TRECHO DO TEXTO:
^^^^^^^^^^^^^^^^
Nota da editora: Este artigo foi escrito por Vanuza Ramos, jornalista contribuidora do Changemakers® da Ashoka.
Uma simples bateria para um aparelho auditivo custa quatro reais, e dura cerca de sete dias, ao passo que o próprio aparelho custa três mil reais. Pode parecer pouco para o grande impacto que tais equipamentos têm na vida de uma pessoa com surdez mas, em países em desenvolvimento como o Brasil, esses valores significam exclusão de milhões de pessoas com deficiência auditiva. Contudo, uma grande mudança está ocorrendo desde que o empreendedor social Howard Weinstein desenvolveu uma tecnologia de baixo custo para a produção de aparelhos auditivos movidos a energia solar, num processo de fabricação que envolve formação e emprego de pessoas com deficiência.
De acordo com a Organização Mundial de Saúde existem 278 milhões de pessoas no mundo com algum grau de deficiência auditiva, sendo que 90 por cento dos estimados 665 mil bebês recém-nascidos que apresentam algum tipo de deficiência auditiva até os três anos moram em países em desenvolvimento. Esses dados mostram como os países mais pobres ainda precisam melhorar seus Índices de Desenvolvimento Humano (IDH) a fim de combater problemas de saúde relacionados a distúrbios sociais e econômicos.
Através do negócio social encabeçado por Weinstein e sua equipe de trabalho, por menos de 200 reais é possível adquirir aparelho auditivo e carregador solar com baterias para dois anos de uso. Dessa forma, são solucionados problemas de saúde de pessoas vítimas da pobreza e exclusão. Diminuir o preço dos equipamentos para surdez não significa apenas mitigar a exclusão social sofrida por surdos de vários países do mundo, e, sim, revolucionar a vida dessas pessoas, uma vez que, ao usar aparelhos auditivos, elas estarão de fato numa situação de igualdade com outras que simplesmente podem ouvir e ter acesso à educação e ao trabalho.
^^^^^^^^^^^^^^^^
DADOS FORNECIDOS:
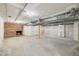 Spacious unfinished basement with exposed brick fireplace, offering potential for customization and expansion at 132 Edgewood Dr, Louisburg, NC 27549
^^^^^^^^^^^^^^^^
De acordo com o trecho sobre aparelhos auditivos movidos a energia solar, quanto custa uma bateria simples para aparelho auditivo e por quanto tempo ela dura?

RESOLUÇÃO ESCRITA: Custa quatro reais e dura cerca de sete dias.